I am currently exploring expressing landscape through colour and shape, composition and space. I live in a town, my street on the edge of both great industrial heritage and the quiet countryside. As someone from The Black Country, having lived in towns and villages, I belong in the tradition of grafting with your hands, but also desire to blend into the fields, both elemental experiences, both part of me, where one begins and another ends is an unknown, maybe fluid, boundary.
This work in development is a response to the environment and mindfulness, and the freedom of only printing a handful of pieces, directly responding to drawing en plein air, in all weathers. It creates its own rhythm- slow observation, fast drawing, slow cutting, fast printing.
Messy and imperfect, 'flash landscapes', capturing the observed on the same day, created as soon as I arrive back at the studio, push me to explore new ways of working, the edges of the prints themselves not defined, and I'm excited to see where they might take me next as I press on to further abstract the landscape.
About
I studied at Bournville College of Art and have a degree in Printed Textiles from Loughborough College of Art and Design and a P.G.C.E in Art and Design.
With a background in printed textiles I love pattern, composition and colour. I now mostly create affordable works on paper in low editions that compliment both modern and traditional interiors.

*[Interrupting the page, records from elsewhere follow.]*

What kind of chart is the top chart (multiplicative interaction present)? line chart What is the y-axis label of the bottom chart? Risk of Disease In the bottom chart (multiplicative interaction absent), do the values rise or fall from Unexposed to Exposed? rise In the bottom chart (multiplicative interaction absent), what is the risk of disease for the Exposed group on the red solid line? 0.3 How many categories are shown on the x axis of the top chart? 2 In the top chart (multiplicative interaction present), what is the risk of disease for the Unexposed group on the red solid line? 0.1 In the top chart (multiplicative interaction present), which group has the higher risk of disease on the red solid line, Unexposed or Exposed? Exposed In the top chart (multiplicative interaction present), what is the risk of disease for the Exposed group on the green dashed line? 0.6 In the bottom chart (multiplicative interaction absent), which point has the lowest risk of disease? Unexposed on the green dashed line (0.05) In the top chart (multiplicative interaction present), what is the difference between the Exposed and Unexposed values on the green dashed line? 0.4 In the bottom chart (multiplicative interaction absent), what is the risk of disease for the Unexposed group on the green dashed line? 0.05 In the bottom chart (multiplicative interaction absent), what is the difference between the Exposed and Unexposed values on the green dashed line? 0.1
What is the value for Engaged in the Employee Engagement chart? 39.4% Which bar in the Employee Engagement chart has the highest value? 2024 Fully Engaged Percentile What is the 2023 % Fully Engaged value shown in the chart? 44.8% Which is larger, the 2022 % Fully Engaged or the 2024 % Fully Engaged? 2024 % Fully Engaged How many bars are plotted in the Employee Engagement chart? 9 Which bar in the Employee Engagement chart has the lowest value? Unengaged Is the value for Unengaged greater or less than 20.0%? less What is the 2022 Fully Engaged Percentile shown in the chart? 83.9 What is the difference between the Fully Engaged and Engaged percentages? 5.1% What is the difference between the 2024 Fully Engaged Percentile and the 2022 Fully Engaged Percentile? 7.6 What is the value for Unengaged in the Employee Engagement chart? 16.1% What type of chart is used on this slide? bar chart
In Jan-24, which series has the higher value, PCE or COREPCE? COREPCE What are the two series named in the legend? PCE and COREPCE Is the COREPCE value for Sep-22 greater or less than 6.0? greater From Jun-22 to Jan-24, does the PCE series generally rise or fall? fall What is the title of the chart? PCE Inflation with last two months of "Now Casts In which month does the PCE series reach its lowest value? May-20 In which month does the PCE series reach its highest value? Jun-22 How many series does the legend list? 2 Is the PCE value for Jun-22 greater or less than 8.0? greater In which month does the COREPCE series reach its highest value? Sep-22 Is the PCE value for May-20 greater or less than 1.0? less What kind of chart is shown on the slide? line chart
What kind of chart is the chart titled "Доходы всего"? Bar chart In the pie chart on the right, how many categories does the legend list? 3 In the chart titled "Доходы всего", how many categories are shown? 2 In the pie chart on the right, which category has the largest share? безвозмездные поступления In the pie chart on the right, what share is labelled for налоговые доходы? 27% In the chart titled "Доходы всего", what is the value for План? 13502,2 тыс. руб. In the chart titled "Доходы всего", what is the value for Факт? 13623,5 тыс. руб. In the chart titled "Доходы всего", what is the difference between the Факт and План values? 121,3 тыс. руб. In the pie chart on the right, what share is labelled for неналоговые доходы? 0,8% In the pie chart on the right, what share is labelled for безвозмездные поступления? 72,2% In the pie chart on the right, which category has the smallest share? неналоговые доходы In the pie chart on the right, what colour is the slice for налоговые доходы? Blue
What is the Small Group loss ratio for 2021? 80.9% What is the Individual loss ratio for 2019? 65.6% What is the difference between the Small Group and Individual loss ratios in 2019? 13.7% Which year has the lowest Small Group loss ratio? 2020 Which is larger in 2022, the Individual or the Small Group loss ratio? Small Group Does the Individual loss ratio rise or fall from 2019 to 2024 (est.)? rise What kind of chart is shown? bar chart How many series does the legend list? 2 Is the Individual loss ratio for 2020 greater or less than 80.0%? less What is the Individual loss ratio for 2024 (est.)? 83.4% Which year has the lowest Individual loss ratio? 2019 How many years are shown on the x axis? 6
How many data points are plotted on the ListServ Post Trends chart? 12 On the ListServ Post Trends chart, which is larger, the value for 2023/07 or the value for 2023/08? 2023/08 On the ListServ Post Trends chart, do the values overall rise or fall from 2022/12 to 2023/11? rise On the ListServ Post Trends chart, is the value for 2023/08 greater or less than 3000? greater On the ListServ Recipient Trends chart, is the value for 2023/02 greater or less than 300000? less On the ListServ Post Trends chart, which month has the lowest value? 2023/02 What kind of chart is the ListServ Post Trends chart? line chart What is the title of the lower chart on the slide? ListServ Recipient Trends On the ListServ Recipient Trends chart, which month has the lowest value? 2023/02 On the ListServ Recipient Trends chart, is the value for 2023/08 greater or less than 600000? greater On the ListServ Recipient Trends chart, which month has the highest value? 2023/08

I collect mid century vintage fabrics and this period of design has long been a reference point, but I'm equally inspired by the composition and ingenuity of Japanese textiles, and colours and patterns in the world around me.
I'm a member of the Birmingham & Midland Institute, the Pre Raphaelite Society and The 20th Century Society.
Screen printing is a process in which ink is forced onto paper through a fine mesh screen stretched around a wooden or metal frame, by pulling a rubber squeegee across it.
The design for each colour is put onto a screen by a process of applying a thin layer of light sensitive emulsion, followed by exposure to UV light in a dark room. Areas of the emulsion covered by black remain unaffected by exposure to light. The rest of the emulsion will harden on the mesh. The unaffected areas can then be washed away leaving a design stencil in the screen through which ink can be forced to print onto the paper underneath.
An original print means that all the processes are created and produced by the artist, typically signed and numbered in a limited edition. It is not a commercially printed reproduction which are a copy or facsimile of an artists work by mechanical means and are often referred to as ‘Art Prints,’ ‘Limited Edition Posters,’ or ‘Giclee Prints.’ When you buy an original print you buy art that is designed, made and approved by the artist.